I think most people at some point let the red mist cloud their better judgement, but i hope i never do what this chap did.


----------



## ferrari-racing (Feb 6, 2005)

Have you checked with the police to see what they've done ?

You don't need independent witnesses, besides which - there were 2 folks in your car, one in his ?

Law refers to a theoretical person being present at the scene and forming their opinion as to what they would have observed etc etc


----------



## scoTTy (May 6, 2002)

I always try to hold back with these type of things.

I was once told a saying that's stayed with me :

There's no point being right if you're DEAD right. :?


----------



## Love_iTT (Aug 18, 2002)

ferrari-racing said:


> Have you checked with the police to see what they've done ?
> 
> You don't need independent witnesses, besides which - there were 2 folks in your car, one in his ?
> 
> Law refers to a theoretical person being present at the scene and forming their opinion as to what they would have observed etc etc


No, I haven't checked and TBO, it's over and done with now. I'll just take on board whats been seen said in this thread - a lot of it does make sense in the cold light of day. I didn't appreciate at the time what Stephen was saying but I can see his point now.
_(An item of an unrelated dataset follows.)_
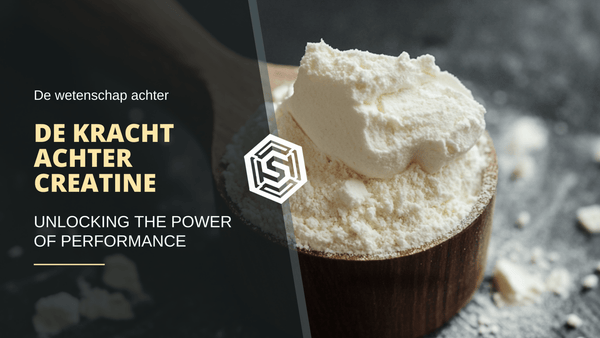 De kracht achter creatine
At the risk of hijacking my own thread I've got more imortant things to worry about at the moment, I'm off work at the moment with this:

http://www.********.co.uk/gallery/loveitt/knee.jpg

They are chemical burns from a sand and cement mix after laying a patio, I didn't even know what what happening until I finished for the day and went to change, there was no pain or any signs that this was going on until I took my jeans off - it bloody hurts!!
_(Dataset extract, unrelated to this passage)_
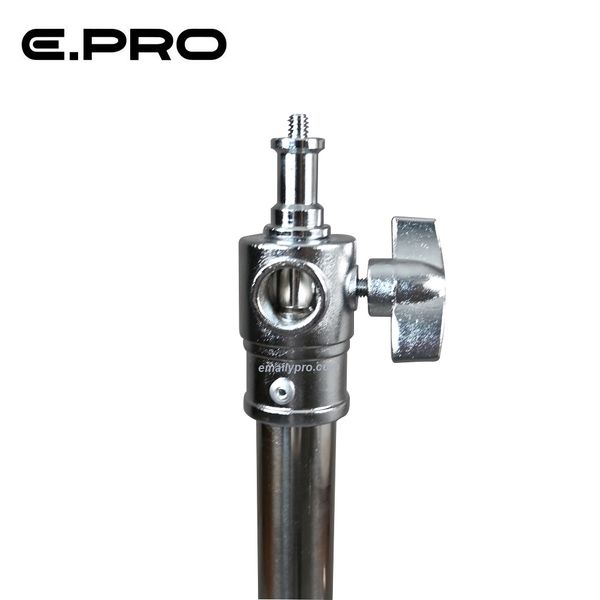 E.PRO Light Stand LS-28OS Pro – Chân Đèn Chuyên Nghiệp Chuẩn Studio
I suppose I'm going to get another bollocking from someone because I should have known about the effects of a sand and cement mix going through jeans and burning my friggin skin off.

Aint hindsight great :wink:

Graham


----------



## dee (Jun 3, 2005)

he only copied what I said.... :roll:

:wink:


----------



## stephengreen (May 6, 2002)

Love_iTT said:


> ferrari-racing said:
> 
> 
> > Have you checked with the police to see what they've done ?
> ...


Truth is Graham, they weren't a pretty sight beforehand by the looks of it, so no harm done eh.


----------



## dee (Jun 3, 2005)

Love_iTT said:


> At the risk of hijacking my own thread I've got more imortant things to worry about at the moment, I'm off work at the moment with this:
> 
> http://www.********.co.uk/gallery/loveitt/knee.jpg
> 
> ...


blimey..... its completely gone  or is that due to your age?

:wink:


----------



## Dotti (Mar 9, 2003)

God those knees look very painful Love_iTT  . Get some surgical spirit dabbed on them with some soft cotton wool and gently rub in some germolene and let fresh air dry them up I say.

Hope you get better soon.


----------



## Love_iTT (Aug 18, 2002)

^Abi^ said:


> God those knees look very painful Love_iTT  . Get some surgical spirit dabbed on them with some soft cotton wool and gently rub in some germolene and let fresh air dry them up I say.
> 
> Hope you get better soon.


Thanks Abi :wink: I ended up going to A & E as they were getting so painfull, they said to leave them open - no cream or anything, just let them dry out but they gave me some antibiotics to take, 16 tablets each day  I could make a fortune down the local clubs, some nice blue ones which I'm sure would go down a bundle 

Graham


----------



## John C (Jul 5, 2002)

Ok Graham - It was your Birthday and your knees ended looking like that. Ok, cement, right, we believe you, and I presume the fact that the fluff in the wounds has a passing resemblance to your living room carpet should just remain a matter for the courts?

:roll: :wink: :wink: :wink: :wink:


----------



## garyc (May 7, 2002)

Hey Graham happy birthday!

Next time why dont you take some of the macho thuggy element from the 'Gobby' thread in Flame Room with you on your birthday lunch. ? That way they could exercise their testosterone with another of their ilk, whilst you sit back and digest your lunch.

I can almost see the flexing and strutting and posturing now.

:wink:


----------



## Love_iTT (Aug 18, 2002)

jacTT225 said:


> Ok Graham - It was your Birthday and your knees ended looking like that. Ok, cement, right, we believe you, and I presume the fact that the fluff in the wounds has a passing resemblance to your living room carpet should just remain a matter for the courts?
> 
> :roll: :wink: :wink: :wink: :wink:


LOL, Carpet burns eh? I wish 

Great birthday week this has been, got nicked for speeding, mad driver (not sure if it was me or him now :roll: ) and carpet burns, sorry I mean chemical burns.

They say things go in threes so I should be OK now :roll:

Graham[/code]


----------



## jampott (Sep 6, 2003)

I've a hard-standing that needs laying for my new shed. Can you assist, Graham? :wink:


----------



## Love_iTT (Aug 18, 2002)

jampott said:


> I've a hard-standing that needs laying for my new shed. Can you assist, Graham? :wink:


*Cough* 

Graham


----------



## TTotal (Aug 12, 2002)

Happy Birthday young man 

Suppose you ought to get plastered ? :?


----------